Le Villageois et son lard Honoré Antoine Richaud-Martelly (1751 – 1817)

Un Villageois, possesseur d'un cochon,
Se réserva le lard pour sa marmite :
Puis au garde - manger le renferma, dit-on,
Ne songeant point aux rats qui lui feraient visite.

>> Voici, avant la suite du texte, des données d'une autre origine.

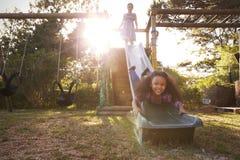 Deux filles jouant dehors à la maison sur la glissière de jardin Images stock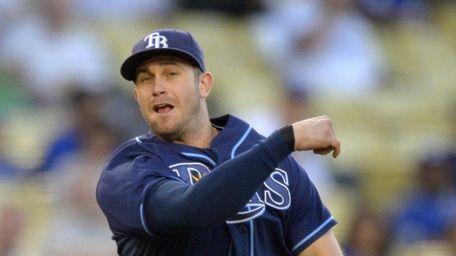 Tampa Bay Rays third baseman Evan Longoria throws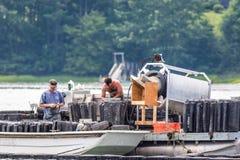 Damariscotta, Maine, U.S.A. - 2 luglio 2018: Ostrica che coltiva nel fiume di Damariscotta che controlla le trappole e le gabbie fotografia stock libera da diritti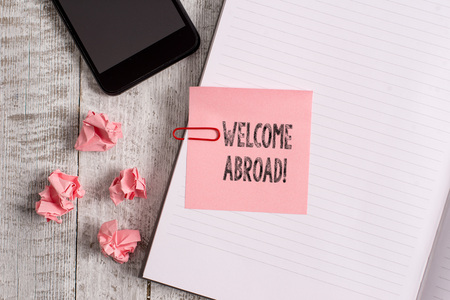 Conceptual hand writing showing Welcome Abroad. Concept meaning something that you say when someone gets on ship Notebook stationary placed above classic wooden backdrop Stock Photo
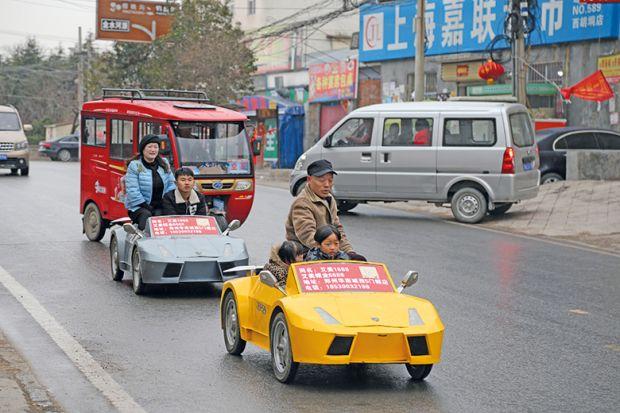 A farmer and his wife drive his miniature home-made Lamborghini. China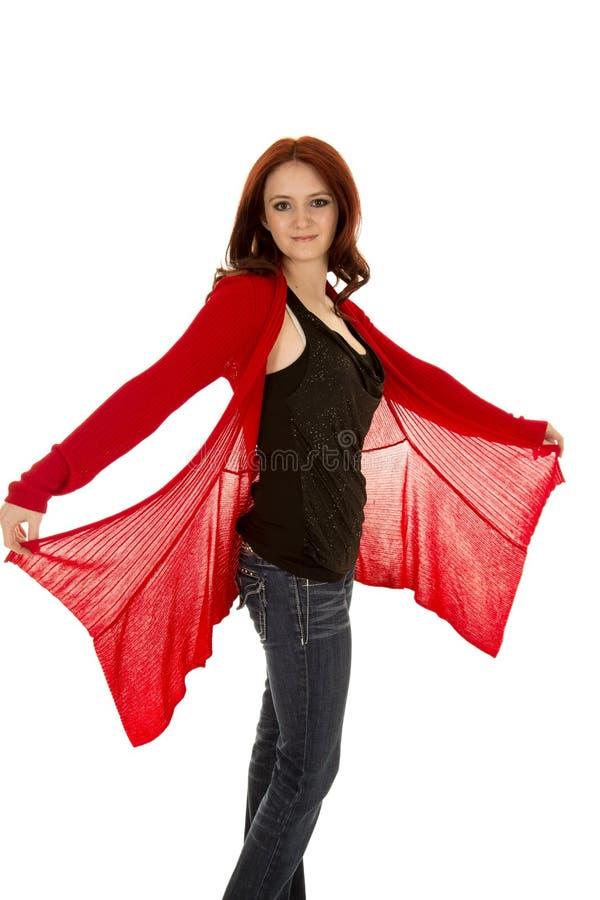 Do suporte vermelho do cabelo da mulher a camiseta vermelha guarda para fora fotografia de stock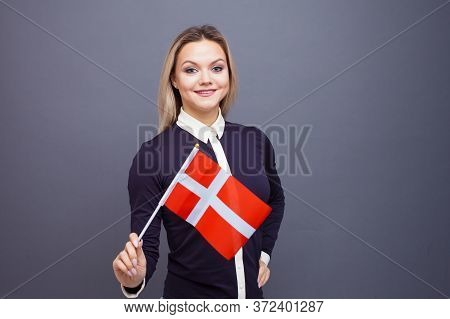 Immigration And The Study Of Foreign Languages, Concept. A Young Smiling Woman With A Denmark Flag I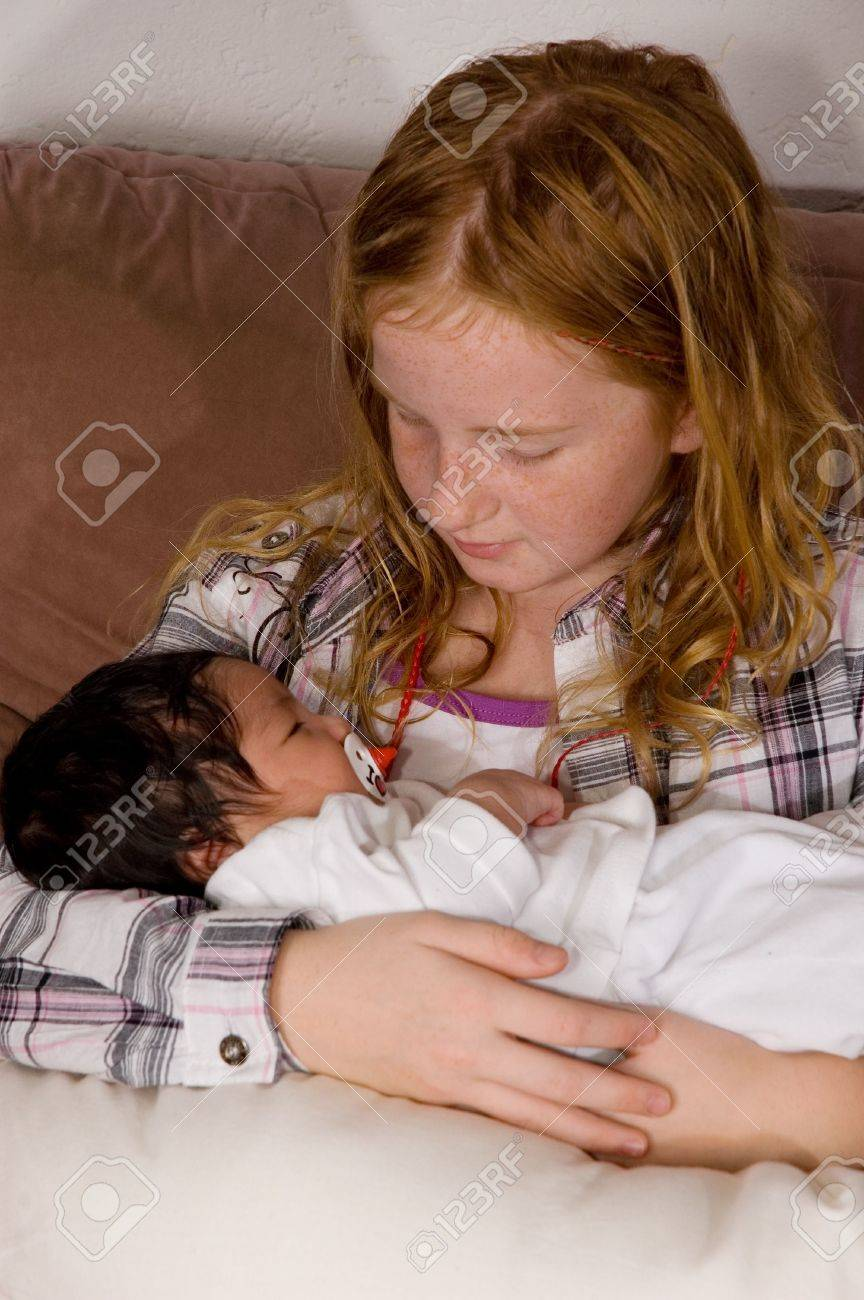 young girl  is holding her 3 weeks old baby niece Stock Photo - 5741411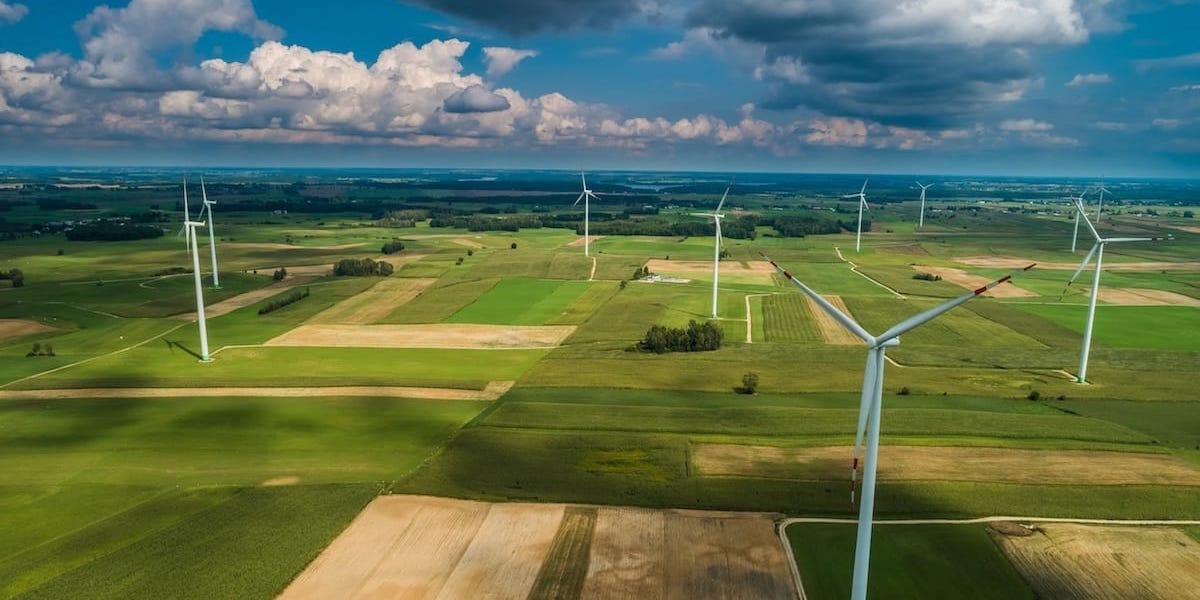 vista aerea de molinos de vientos siendo inspeccionados por dron
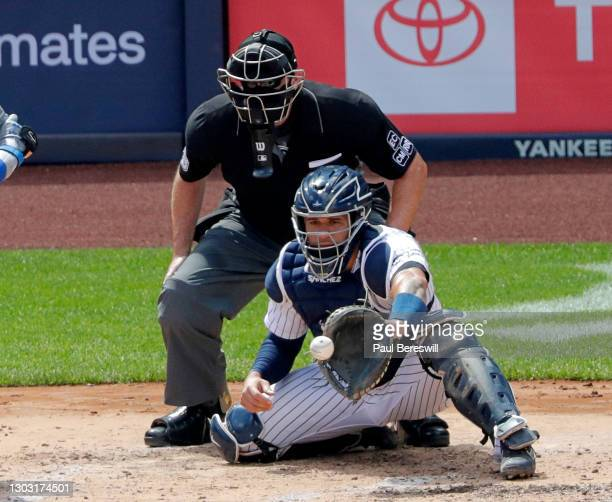 August 30: Catcher Gary Sanchez of the New York Yankees catches a pitch as umpire Chris Conroy looks on in game 1 of an interleague MLB baseball...
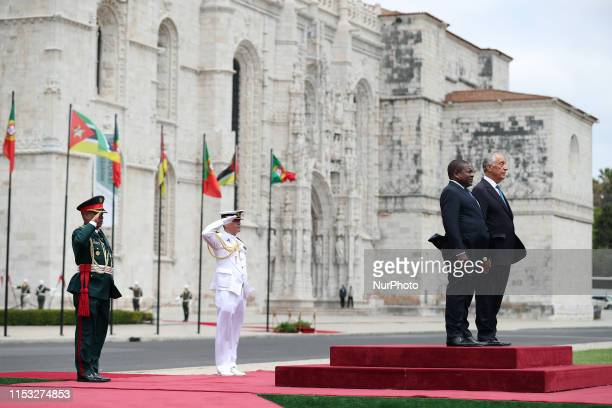 Portugal's President Marcelo Rebelo de Sousa and Mozambique's president Filipe Nyusi listens to the national anthems during a welcome ceremony at the...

Bientôt le lard fut entamé
Sans engraisser les choux du maître.
Au train de ce peuple affamé
Deux jours l'eussent fait disparaître.

Le Villageois s'avisa d'un bon tour.
Revenez-y, rats que l'enfer confonde !
Plus fin que vous est dans le monde,
Vous trouverez à qui dire bon jour.

Dans le garde-manger il fit avec adresse
Entrer un chat depuis trois jours jeûnant :
Garde mon lard, ami, je te le laisse,
Et fais la guerre à tout venant.

Bien attrapés furent les rats sans doute ;
Le soir de s'être mis en route,
Et d'être si vite accourus
Pour un morceau de lard qui n'était déjà plus :

À ses dépens heureux qui devient sage !
Le Villageois reçut cette leçon :
Tout étranger est chat dans un ménage,
Et finit bien souvent par manger le cochon.